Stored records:
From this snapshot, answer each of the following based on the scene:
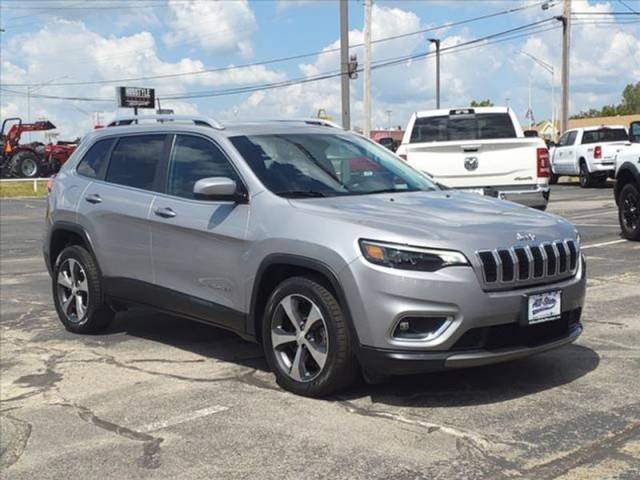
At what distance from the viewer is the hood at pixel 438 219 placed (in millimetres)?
4469

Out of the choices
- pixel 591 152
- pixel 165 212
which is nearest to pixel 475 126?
pixel 165 212

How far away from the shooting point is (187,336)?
684cm

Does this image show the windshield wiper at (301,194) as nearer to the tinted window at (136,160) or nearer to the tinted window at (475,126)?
the tinted window at (136,160)

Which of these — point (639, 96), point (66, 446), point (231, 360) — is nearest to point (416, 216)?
point (231, 360)

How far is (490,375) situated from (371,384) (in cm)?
81

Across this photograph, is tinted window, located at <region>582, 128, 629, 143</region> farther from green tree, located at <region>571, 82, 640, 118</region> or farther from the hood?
green tree, located at <region>571, 82, 640, 118</region>

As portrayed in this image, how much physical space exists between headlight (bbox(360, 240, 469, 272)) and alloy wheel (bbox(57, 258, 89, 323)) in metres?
3.36

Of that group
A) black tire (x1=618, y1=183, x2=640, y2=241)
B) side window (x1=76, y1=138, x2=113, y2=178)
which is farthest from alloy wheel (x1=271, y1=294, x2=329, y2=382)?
black tire (x1=618, y1=183, x2=640, y2=241)

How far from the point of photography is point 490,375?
17.2 ft

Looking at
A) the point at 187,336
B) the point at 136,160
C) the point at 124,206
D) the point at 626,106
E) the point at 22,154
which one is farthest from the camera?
the point at 626,106

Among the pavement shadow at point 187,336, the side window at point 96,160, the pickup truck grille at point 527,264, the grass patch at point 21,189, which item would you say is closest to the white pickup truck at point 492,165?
the pavement shadow at point 187,336

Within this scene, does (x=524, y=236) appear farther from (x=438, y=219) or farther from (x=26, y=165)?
(x=26, y=165)

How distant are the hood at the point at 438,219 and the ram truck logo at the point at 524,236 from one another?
18 millimetres

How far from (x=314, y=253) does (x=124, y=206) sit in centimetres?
226
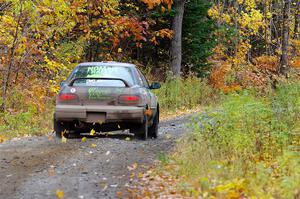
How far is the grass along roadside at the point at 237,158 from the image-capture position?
6703 millimetres

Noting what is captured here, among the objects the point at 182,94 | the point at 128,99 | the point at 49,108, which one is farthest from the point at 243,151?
the point at 182,94

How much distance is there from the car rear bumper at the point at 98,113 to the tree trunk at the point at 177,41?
13.6 meters

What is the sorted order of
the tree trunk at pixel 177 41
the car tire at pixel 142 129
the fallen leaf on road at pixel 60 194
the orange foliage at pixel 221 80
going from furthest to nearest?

▶ [WHAT THIS TASK INVOLVES]: Return the listing above unchanged, apart from dropping its pictures.

▶ [OUTPUT FOR THIS EXERCISE]:
From this snapshot, answer each of the following based on the scene:
At what distance from the viewer is the hood at pixel 438 219 placed (in millimetres)?
4469

Out of the choices
- pixel 591 152
- pixel 165 212
which is nearest to pixel 475 126?
pixel 165 212

How far away from the shooting point is (187,336)?
684cm

Does this image show the windshield wiper at (301,194) as nearer to the tinted window at (136,160) or nearer to the tinted window at (475,126)?
the tinted window at (136,160)

Which of these — point (639, 96), point (66, 446), point (231, 360) — is nearest to point (416, 216)?
point (231, 360)

How far is (490,375) situated from (371,384) (in cm)?
81

Across this photograph, is tinted window, located at <region>582, 128, 629, 143</region> farther from green tree, located at <region>571, 82, 640, 118</region> or farther from the hood?
green tree, located at <region>571, 82, 640, 118</region>

As portrayed in this image, how much physical space exists between headlight (bbox(360, 240, 469, 272)) and alloy wheel (bbox(57, 258, 89, 323)) in metres?
3.36

Of that group
A) black tire (x1=618, y1=183, x2=640, y2=241)
B) side window (x1=76, y1=138, x2=113, y2=178)
which is farthest from alloy wheel (x1=271, y1=294, x2=329, y2=382)?
black tire (x1=618, y1=183, x2=640, y2=241)

How far from the point of photography is point 490,375?
17.2 ft

Looking at
A) the point at 187,336
B) the point at 136,160
C) the point at 124,206
D) the point at 626,106
E) the point at 22,154
which one is farthest from the camera?
the point at 626,106

Among the pavement shadow at point 187,336, the side window at point 96,160, the pickup truck grille at point 527,264, the grass patch at point 21,189, which item would you say is closest to the white pickup truck at point 492,165?
the pavement shadow at point 187,336

Within this scene, does (x=524, y=236) appear farther from (x=438, y=219) or farther from (x=26, y=165)?
(x=26, y=165)

How distant are the hood at the point at 438,219 and the ram truck logo at the point at 524,236 from one another?
18 millimetres

How far from (x=314, y=253) does (x=124, y=206) sit in centimetres?
226
How far is the grass along roadside at the point at 237,158 from the image-capture position?
6703 millimetres

Noting what is captured here, among the objects the point at 182,94 | the point at 128,99 | the point at 49,108, which one is farthest from the point at 243,151?
the point at 182,94

How much distance is there from the car rear bumper at the point at 98,113 to the tree trunk at the point at 177,41?
13.6 meters

What is the sorted order of
the tree trunk at pixel 177 41
the car tire at pixel 142 129
the fallen leaf on road at pixel 60 194
the orange foliage at pixel 221 80
going from furthest to nearest?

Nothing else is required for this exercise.